───── RECORDS

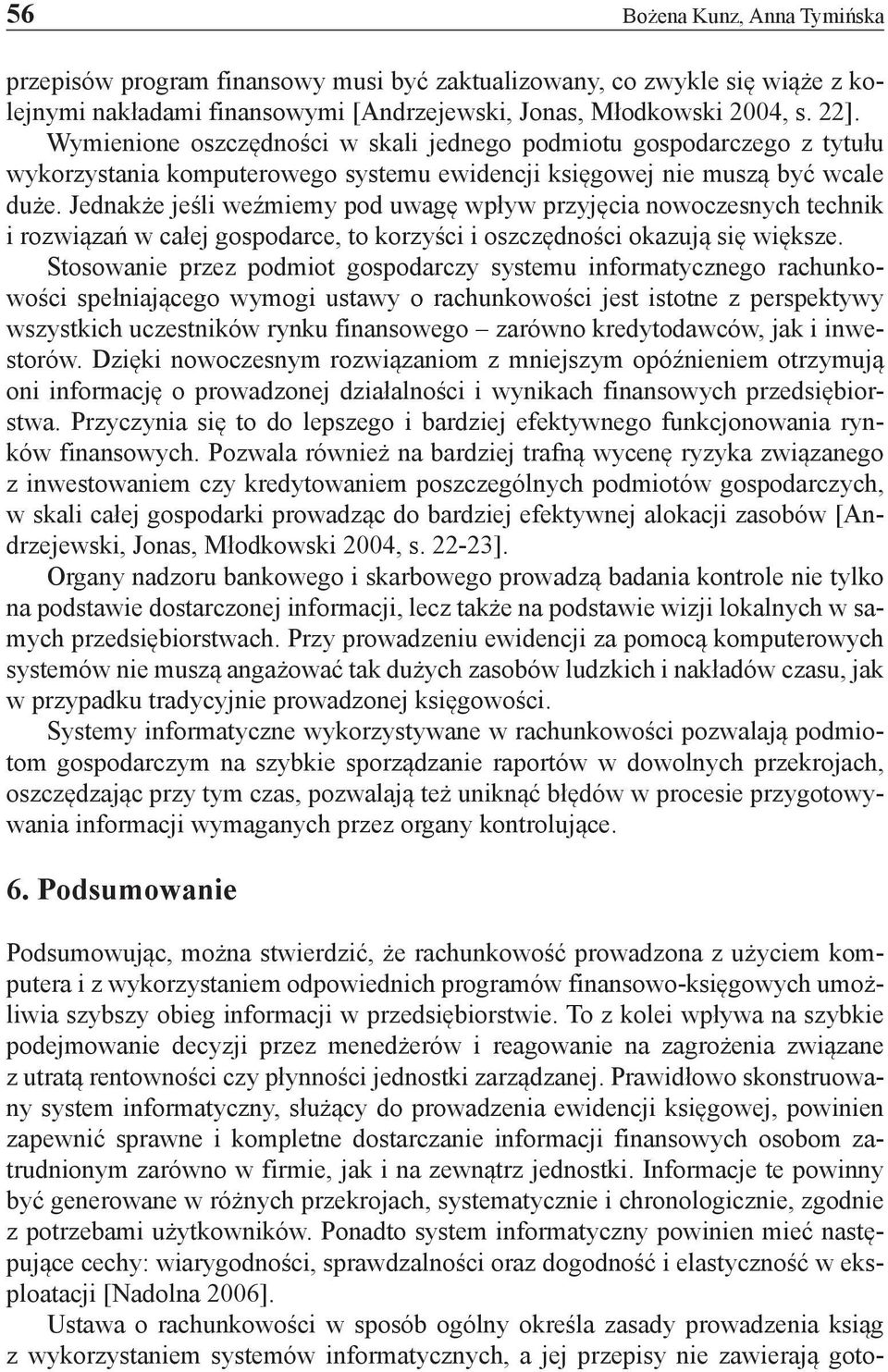 Jednakże jeśli weźmiemy pod uwagę wpływ przyjęcia nowoczesnych technik i rozwiązań w całej gospodarce, to korzyści i oszczędności okazują się większe.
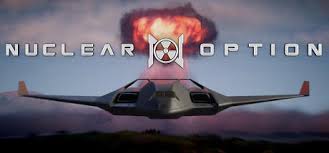 Stiahni si Hry na Windows Nuclear Option (v0.33.1)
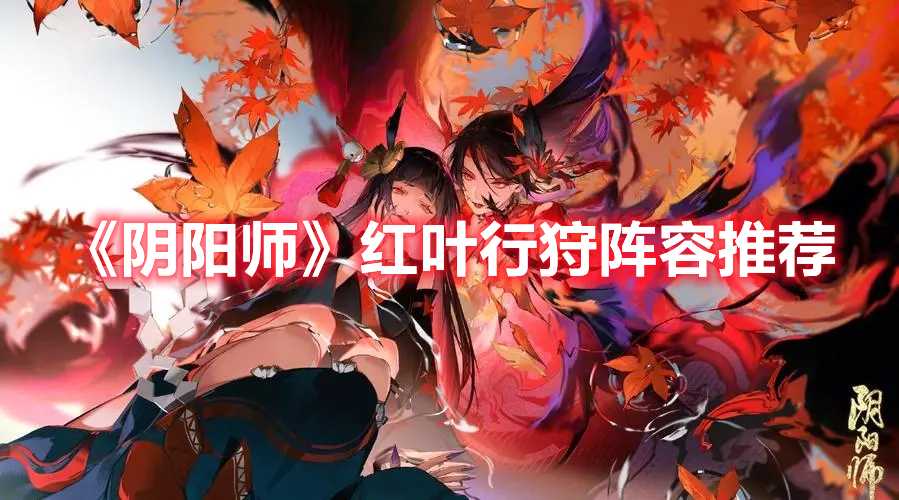 阴阳师红叶行狩阵容推介_http://www.abetid.com_游戏攻略_第1张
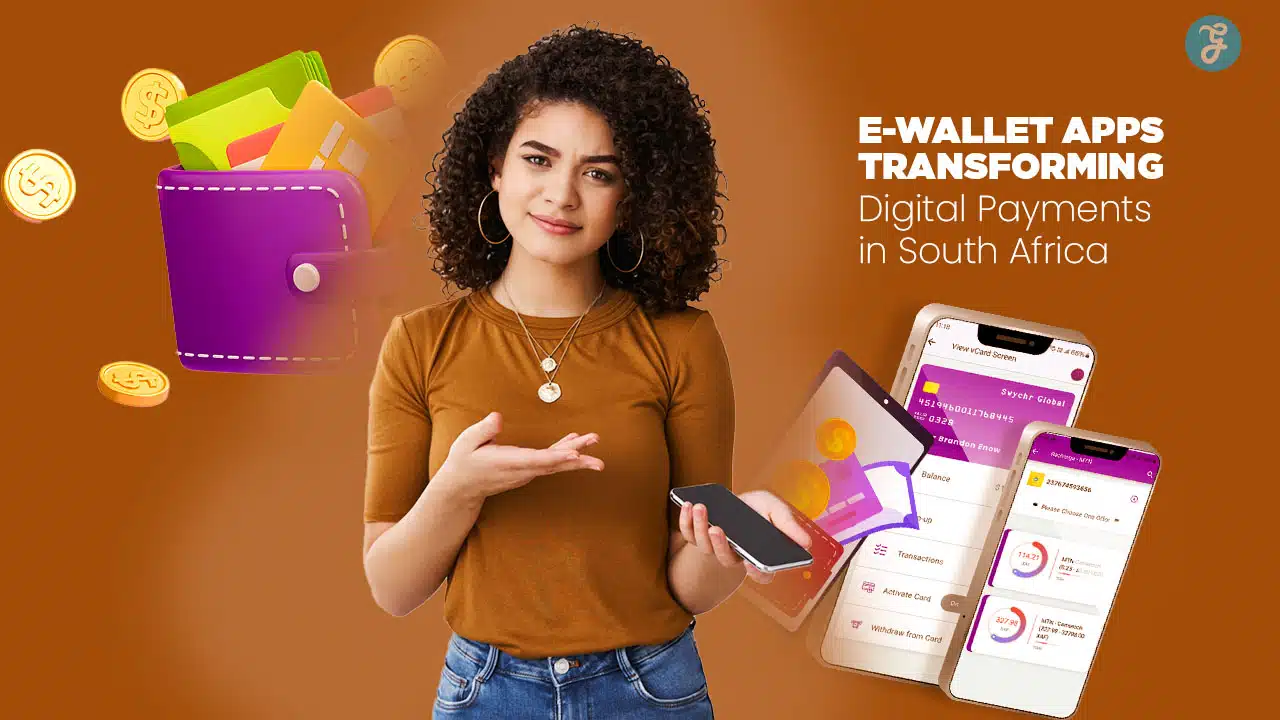 E-Wallet Apps Transforming Digital Payments in South Africa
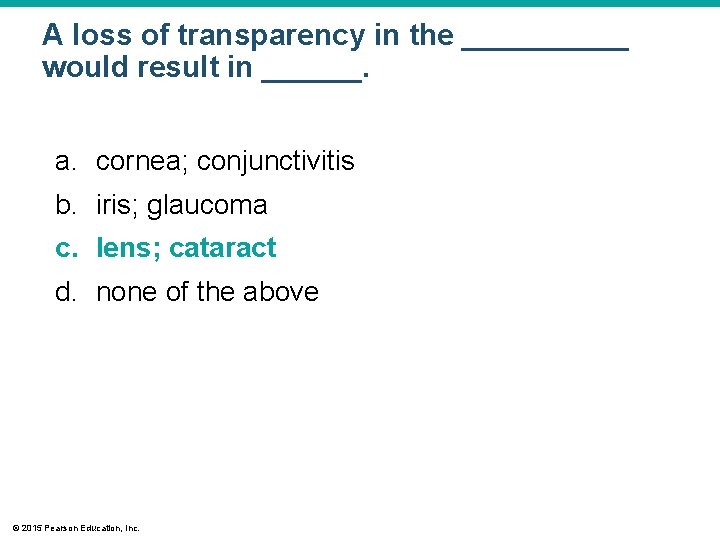 A loss of transparency in the _____ would result in ______. a. cornea; conjunctivitis A loss of transparency in the _____ would result in ______. a. cornea; conjunctivitis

──────────

Copy out each record word for word and omit any pictures.

> _OUTPUT FOR THIS TASK_
 Jednakże jeśli weźmiemy pod uwagę wpływ przyjęcia nowoczesnych technik i rozwiązań w całej gospodarce, to korzyści i oszczędności okazują się większe.
 Stiahni si Hry na Windows Nuclear Option (v0.33.1)
 阴阳师红叶行狩阵容推介_http://www.abetid.com_游戏攻略_第1张
 E-Wallet Apps Transforming Digital Payments in South Africa
 A loss of transparency in the _____ would result in ______. a. cornea; conjunctivitis A loss of transparency in the _____ would result in ______. a. cornea; conjunctivitis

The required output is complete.